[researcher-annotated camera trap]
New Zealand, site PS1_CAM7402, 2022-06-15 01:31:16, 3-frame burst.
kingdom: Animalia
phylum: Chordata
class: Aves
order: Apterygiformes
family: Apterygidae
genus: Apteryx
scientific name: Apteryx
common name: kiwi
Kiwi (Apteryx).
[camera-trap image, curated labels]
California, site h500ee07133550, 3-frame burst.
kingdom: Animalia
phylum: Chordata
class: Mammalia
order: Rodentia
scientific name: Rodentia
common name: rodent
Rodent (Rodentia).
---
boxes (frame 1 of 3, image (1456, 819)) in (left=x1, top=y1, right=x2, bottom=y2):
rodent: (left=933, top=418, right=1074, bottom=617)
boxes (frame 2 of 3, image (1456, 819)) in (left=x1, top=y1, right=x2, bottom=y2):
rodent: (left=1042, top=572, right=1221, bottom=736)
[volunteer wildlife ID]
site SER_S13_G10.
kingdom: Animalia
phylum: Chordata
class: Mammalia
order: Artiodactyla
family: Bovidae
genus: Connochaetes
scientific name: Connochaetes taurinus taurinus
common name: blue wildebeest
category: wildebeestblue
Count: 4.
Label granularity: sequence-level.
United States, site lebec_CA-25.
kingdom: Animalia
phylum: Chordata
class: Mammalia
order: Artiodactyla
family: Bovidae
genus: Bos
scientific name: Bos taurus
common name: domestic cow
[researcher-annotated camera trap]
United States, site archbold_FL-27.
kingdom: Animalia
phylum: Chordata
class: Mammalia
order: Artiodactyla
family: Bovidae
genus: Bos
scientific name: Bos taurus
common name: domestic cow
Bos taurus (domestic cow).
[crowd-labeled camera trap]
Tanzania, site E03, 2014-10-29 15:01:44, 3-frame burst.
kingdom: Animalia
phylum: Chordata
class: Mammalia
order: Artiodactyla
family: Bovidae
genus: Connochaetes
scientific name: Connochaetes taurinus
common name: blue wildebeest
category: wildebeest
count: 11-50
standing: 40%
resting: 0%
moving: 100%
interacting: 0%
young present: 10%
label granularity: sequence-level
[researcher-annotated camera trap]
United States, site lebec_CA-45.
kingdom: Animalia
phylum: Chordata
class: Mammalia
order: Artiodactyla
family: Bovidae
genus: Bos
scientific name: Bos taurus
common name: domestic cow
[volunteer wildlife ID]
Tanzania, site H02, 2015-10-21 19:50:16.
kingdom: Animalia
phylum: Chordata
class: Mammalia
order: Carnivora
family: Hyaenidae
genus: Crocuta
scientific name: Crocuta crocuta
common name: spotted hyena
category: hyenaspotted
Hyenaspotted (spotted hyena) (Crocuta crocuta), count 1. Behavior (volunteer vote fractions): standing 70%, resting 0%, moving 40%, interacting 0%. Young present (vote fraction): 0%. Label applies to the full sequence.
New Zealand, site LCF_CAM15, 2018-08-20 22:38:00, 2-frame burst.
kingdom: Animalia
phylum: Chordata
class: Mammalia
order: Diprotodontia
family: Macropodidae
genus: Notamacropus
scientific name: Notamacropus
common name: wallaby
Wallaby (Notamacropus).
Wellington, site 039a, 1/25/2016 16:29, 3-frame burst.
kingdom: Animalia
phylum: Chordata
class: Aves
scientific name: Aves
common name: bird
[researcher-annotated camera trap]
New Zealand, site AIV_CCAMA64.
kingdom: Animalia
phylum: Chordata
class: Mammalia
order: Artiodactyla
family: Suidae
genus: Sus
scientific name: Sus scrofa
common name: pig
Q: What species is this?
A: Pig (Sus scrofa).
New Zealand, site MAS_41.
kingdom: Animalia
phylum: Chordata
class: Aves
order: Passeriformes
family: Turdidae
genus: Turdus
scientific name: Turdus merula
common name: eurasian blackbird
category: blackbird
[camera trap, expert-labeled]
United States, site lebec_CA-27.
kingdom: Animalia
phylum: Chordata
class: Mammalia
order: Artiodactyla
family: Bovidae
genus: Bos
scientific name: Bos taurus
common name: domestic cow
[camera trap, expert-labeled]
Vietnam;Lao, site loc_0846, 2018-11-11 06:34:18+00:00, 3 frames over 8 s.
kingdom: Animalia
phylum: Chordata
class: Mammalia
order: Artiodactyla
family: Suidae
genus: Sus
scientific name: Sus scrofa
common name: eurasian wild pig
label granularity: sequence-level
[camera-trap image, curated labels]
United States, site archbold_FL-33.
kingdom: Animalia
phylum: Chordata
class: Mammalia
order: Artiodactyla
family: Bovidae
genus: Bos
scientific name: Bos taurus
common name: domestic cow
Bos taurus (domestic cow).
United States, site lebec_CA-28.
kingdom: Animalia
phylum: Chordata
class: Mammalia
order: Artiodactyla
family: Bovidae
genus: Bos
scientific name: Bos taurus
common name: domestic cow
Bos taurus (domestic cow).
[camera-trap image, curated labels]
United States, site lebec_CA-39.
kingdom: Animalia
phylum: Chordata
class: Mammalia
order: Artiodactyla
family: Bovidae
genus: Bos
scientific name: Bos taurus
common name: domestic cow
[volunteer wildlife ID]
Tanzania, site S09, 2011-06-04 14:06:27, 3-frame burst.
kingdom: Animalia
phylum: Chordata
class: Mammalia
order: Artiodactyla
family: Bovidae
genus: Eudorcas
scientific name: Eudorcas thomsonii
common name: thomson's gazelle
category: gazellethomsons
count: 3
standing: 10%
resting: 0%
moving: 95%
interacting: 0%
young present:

........

WHAT IS REQUIRED: Would you retype all of the lines shown above, exactly as given?

WRITTEN ANSWER:
[researcher-annotated camera trap]
New Zealand, site PS1_CAM7402, 2022-06-15 01:31:16, 3-frame burst.
kingdom: Animalia
phylum: Chordata
class: Aves
order: Apterygiformes
family: Apterygidae
genus: Apteryx
scientific name: Apteryx
common name: kiwi
Kiwi (Apteryx).
[camera-trap image, curated labels]
California, site h500ee07133550, 3-frame burst.
kingdom: Animalia
phylum: Chordata
class: Mammalia
order: Rodentia
scientific name: Rodentia
common name: rodent
Rodent (Rodentia).
---
boxes (frame 1 of 3, image (1456, 819)) in (left=x1, top=y1, right=x2, bottom=y2):
rodent: (left=933, top=418, right=1074, bottom=617)
boxes (frame 2 of 3, image (1456, 819)) in (left=x1, top=y1, right=x2, bottom=y2):
rodent: (left=1042, top=572, right=1221, bottom=736)
[volunteer wildlife ID]
site SER_S13_G10.
kingdom: Animalia
phylum: Chordata
class: Mammalia
order: Artiodactyla
family: Bovidae
genus: Connochaetes
scientific name: Connochaetes taurinus taurinus
common name: blue wildebeest
category: wildebeestblue
Count: 4.
Label granularity: sequence-level.
United States, site lebec_CA-25.
kingdom: Animalia
phylum: Chordata
class: Mammalia
order: Artiodactyla
family: Bovidae
genus: Bos
scientific name: Bos taurus
common name: domestic cow
[researcher-annotated camera trap]
United States, site archbold_FL-27.
kingdom: Animalia
phylum: Chordata
class: Mammalia
order: Artiodactyla
family: Bovidae
genus: Bos
scientific name: Bos taurus
common name: domestic cow
Bos taurus (domestic cow).
[crowd-labeled camera trap]
Tanzania, site E03, 2014-10-29 15:01:44, 3-frame burst.
kingdom: Animalia
phylum: Chordata
class: Mammalia
order: Artiodactyla
family: Bovidae
genus: Connochaetes
scientific name: Connochaetes taurinus
common name: blue wildebeest
category: wildebeest
count: 11-50
standing: 40%
resting: 0%
moving: 100%
interacting: 0%
young present: 10%
label granularity: sequence-level
[researcher-annotated camera trap]
United States, site lebec_CA-45.
kingdom: Animalia
phylum: Chordata
class: Mammalia
order: Artiodactyla
family: Bovidae
genus: Bos
scientific name: Bos taurus
common name: domestic cow
[volunteer wildlife ID]
Tanzania, site H02, 2015-10-21 19:50:16.
kingdom: Animalia
phylum: Chordata
class: Mammalia
order: Carnivora
family: Hyaenidae
genus: Crocuta
scientific name: Crocuta crocuta
common name: spotted hyena
category: hyenaspotted
Hyenaspotted (spotted hyena) (Crocuta crocuta), count 1. Behavior (volunteer vote fractions): standing 70%, resting 0%, moving 40%, interacting 0%. Young present (vote fraction): 0%. Label applies to the full sequence.
New Zealand, site LCF_CAM15, 2018-08-20 22:38:00, 2-frame burst.
kingdom: Animalia
phylum: Chordata
class: Mammalia
order: Diprotodontia
family: Macropodidae
genus: Notamacropus
scientific name: Notamacropus
common name: wallaby
Wallaby (Notamacropus).
Wellington, site 039a, 1/25/2016 16:29, 3-frame burst.
kingdom: Animalia
phylum: Chordata
class: Aves
scientific name: Aves
common name: bird
[researcher-annotated camera trap]
New Zealand, site AIV_CCAMA64.
kingdom: Animalia
phylum: Chordata
class: Mammalia
order: Artiodactyla
family: Suidae
genus: Sus
scientific name: Sus scrofa
common name: pig
Q: What species is this?
A: Pig (Sus scrofa).
New Zealand, site MAS_41.
kingdom: Animalia
phylum: Chordata
class: Aves
order: Passeriformes
family: Turdidae
genus: Turdus
scientific name: Turdus merula
common name: eurasian blackbird
category: blackbird
[camera trap, expert-labeled]
United States, site lebec_CA-27.
kingdom: Animalia
phylum: Chordata
class: Mammalia
order: Artiodactyla
family: Bovidae
genus: Bos
scientific name: Bos taurus
common name: domestic cow
[camera trap, expert-labeled]
Vietnam;Lao, site loc_0846, 2018-11-11 06:34:18+00:00, 3 frames over 8 s.
kingdom: Animalia
phylum: Chordata
class: Mammalia
order: Artiodactyla
family: Suidae
genus: Sus
scientific name: Sus scrofa
common name: eurasian wild pig
label granularity: sequence-level
[camera-trap image, curated labels]
United States, site archbold_FL-33.
kingdom: Animalia
phylum: Chordata
class: Mammalia
order: Artiodactyla
family: Bovidae
genus: Bos
scientific name: Bos taurus
common name: domestic cow
Bos taurus (domestic cow).
United States, site lebec_CA-28.
kingdom: Animalia
phylum: Chordata
class: Mammalia
order: Artiodactyla
family: Bovidae
genus: Bos
scientific name: Bos taurus
common name: domestic cow
Bos taurus (domestic cow).
[camera-trap image, curated labels]
United States, site lebec_CA-39.
kingdom: Animalia
phylum: Chordata
class: Mammalia
order: Artiodactyla
family: Bovidae
genus: Bos
scientific name: Bos taurus
common name: domestic cow
[volunteer wildlife ID]
Tanzania, site S09, 2011-06-04 14:06:27, 3-frame burst.
kingdom: Animalia
phylum: Chordata
class: Mammalia
order: Artiodactyla
family: Bovidae
genus: Eudorcas
scientific name: Eudorcas thomsonii
common name: thomson's gazelle
category: gazellethomsons
count: 3
standing: 10%
resting: 0%
moving: 95%
interacting: 0%
young present:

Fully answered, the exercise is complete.